### [Set of tasks]
A: In the circular economy conversation, roughly what share of emissions comes from how we make and use things, produce food, and manage land?
B: Translate this sentence from the circular economy conversation into Spanish: "Moving from product to service is an example of that."
C: Extend the circular economy conversation from the point where it stops.

### [Provided text]
● ● ● ● ●

Detria: Joe, you and Chris both have mentioned a couple of times now that there's this need for a shift from products to services in order to make this leap. Can you talk a little bit more about how to do that?

Joe: Yeah, well, just a word on why that might be important. If we think about the circular economy, we know that the way that we make and use things has a huge impact on resource use on the climate. Around 55% of emissions can be addressed by energy efficiency and renewable energy, but about 45% of emissions come from how we make and use things, how we produce food, and how we manage our land.

Those can't really be addressed just through renewables and efficiency. That part of the climate change challenge requires new business models, new ways to make things, new behaviors, and new relationships between people and stuff essentially. Moving from product to service is an example of that. When we think about a product like a laptop, let's say, because it's the closest thing in front of me, you might hear today that a company wants to get their laptops back and return them to their material level so they can make a new laptop.

● ● ● ● ●

### [Extracted material]
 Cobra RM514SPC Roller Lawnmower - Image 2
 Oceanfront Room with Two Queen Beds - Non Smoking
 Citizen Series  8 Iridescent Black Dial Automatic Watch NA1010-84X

● ● ● ● ●

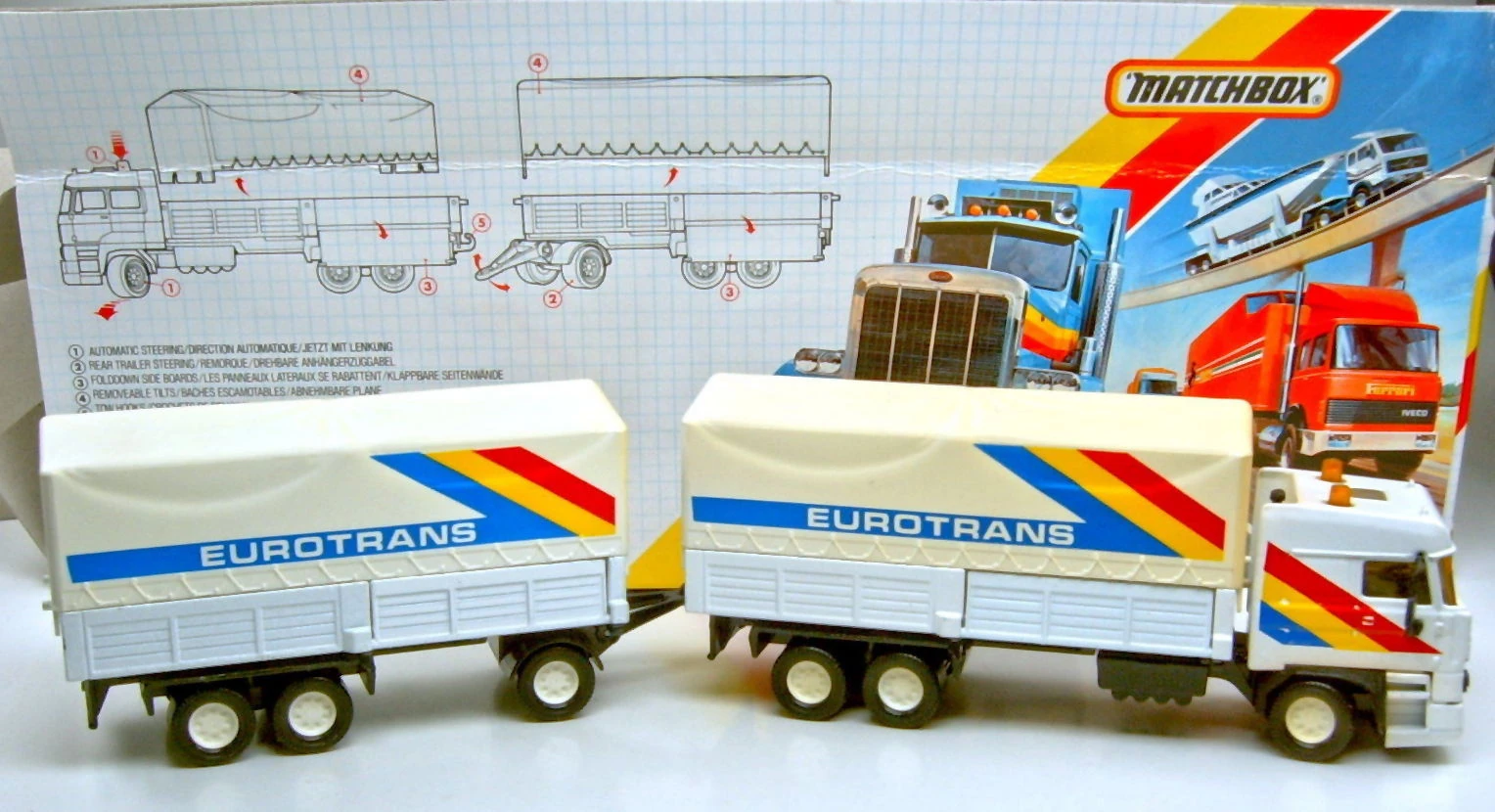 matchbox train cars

● ● ● ● ●

### [Responses to the tasks]
A: About 45% of emissions.

B: Pasar del producto al servicio es un ejemplo de eso.

C:
Well, that's fine, but in effect, you're stripping away all of the value that you added to those materials, all their embodied energy and carbon that you added to turn those materials into a laptop in the first place, all the effort that went to get it in my home here, and then you use today. That's why we say these higher-value strategies in a circular economy are the ones that target the inner loops where you can really keep that item in circulation, you can preserve the integrity of the things that we use.

Where products to service comes in is if a company could, rather than just selling a product outright and waving goodbye to the customer and hoping maybe planning for them to come back in a few years' time to buy another one, what if instead they could sell the performance of the product, to sell the thing that the customer needs like computing power or light from a lighting service or mobility from a car or public transport service.

In that respect, the ownership of those assets would remain with the people who had produced them. That changes the incentive somewhat, so that manufacturer is now incentivized to create something that does a good job and last for as long as possible. Hopefully, it can be repaired and upgraded for longer because if they can do that, then they can keep that product in service and have an economic advantage because they don't have to make a new product every time they want to deliver value to a customer. That's why we talk about moving from product to service, and there are a bunch of ways to do that through things like rental and leasing, sharing models, digital services, or perhaps even looking at things like incentivized return of products, and so on.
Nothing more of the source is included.